Following the news that Paramount will pay $30 per share for Warner Bros. Discovery, WBD’s stock jumped up 7% on Monday.
Paramount also saw a boost with its stock rising by 1.9%. Netflix, which won the bidding war around WBD’s assets last week, dropped 2.8%.
Last Thursday, Warner Bros. Discovery announced it had accepted Netflix’s bid to acquire Warner Bros. — the half of Warner Bros. Discovery that will house its streaming and studio assets once WBD splits into two entities. That separation is expected to take place in the third quarter of 2026. Netflix’s $82.7 billion offer would give shareholders $27.75 a share. But on Monday morning Paramount countered with an all-cash tender offer for $30 per share. Warner Bros. Discovery is now obligated to take this offer directly to its shareholders.
Paramount’s offer, which is for the entire company rather than just WBD’s studio and streaming assets, is $18 billion more than Netflix’s offer. The total enterprise value of the new offer amounts to $108.4 billion, according to Paramount.
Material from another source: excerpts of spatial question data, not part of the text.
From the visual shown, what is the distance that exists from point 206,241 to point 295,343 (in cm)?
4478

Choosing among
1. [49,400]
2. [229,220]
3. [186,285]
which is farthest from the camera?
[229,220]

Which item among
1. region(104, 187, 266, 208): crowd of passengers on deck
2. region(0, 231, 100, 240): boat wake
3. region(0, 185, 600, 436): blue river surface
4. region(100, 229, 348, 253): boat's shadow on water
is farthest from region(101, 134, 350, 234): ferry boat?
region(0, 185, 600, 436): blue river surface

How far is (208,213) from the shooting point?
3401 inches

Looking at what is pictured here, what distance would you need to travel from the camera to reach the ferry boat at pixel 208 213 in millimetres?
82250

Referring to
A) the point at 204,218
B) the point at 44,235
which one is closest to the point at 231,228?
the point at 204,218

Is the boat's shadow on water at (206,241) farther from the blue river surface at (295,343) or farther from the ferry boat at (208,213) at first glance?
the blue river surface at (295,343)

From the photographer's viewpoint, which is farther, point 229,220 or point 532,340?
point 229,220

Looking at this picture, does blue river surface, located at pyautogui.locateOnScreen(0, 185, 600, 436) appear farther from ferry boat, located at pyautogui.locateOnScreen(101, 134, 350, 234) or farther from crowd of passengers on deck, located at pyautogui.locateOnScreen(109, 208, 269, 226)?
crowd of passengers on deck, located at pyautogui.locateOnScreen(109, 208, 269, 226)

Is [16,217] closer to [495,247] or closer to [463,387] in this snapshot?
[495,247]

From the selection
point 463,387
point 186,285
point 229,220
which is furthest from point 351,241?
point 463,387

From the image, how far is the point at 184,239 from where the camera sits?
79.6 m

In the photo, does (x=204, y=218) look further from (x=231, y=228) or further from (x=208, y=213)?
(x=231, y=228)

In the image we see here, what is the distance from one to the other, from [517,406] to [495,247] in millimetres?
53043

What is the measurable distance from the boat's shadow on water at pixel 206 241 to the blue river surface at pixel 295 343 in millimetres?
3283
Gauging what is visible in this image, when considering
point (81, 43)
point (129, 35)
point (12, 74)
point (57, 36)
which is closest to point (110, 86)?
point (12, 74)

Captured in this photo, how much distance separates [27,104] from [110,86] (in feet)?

David Ellison, the CEO of Paramount Skydance, is expected to address the hostile bid during a conference call on Monday.
“WBD shareholders deserve an opportunity to consider our superior all-cash offer for their shares in the entire company. Our public offer, which is on the same terms we provided to the Warner Bros. Discovery Board of Directors in private, provides superior value, and a more certain and quicker path to completion,” Ellison said in a statement.
As for Netflix, Co-CEOs Greg Peters and Ted Sarandos are scheduled to appear on Monday as part of UBS’ 2025 Global Media and Communications Conference. It’s expected that they will address both the company’s bid to acquire Warner Bros. and Paramount’s hostile counteroffer during this time.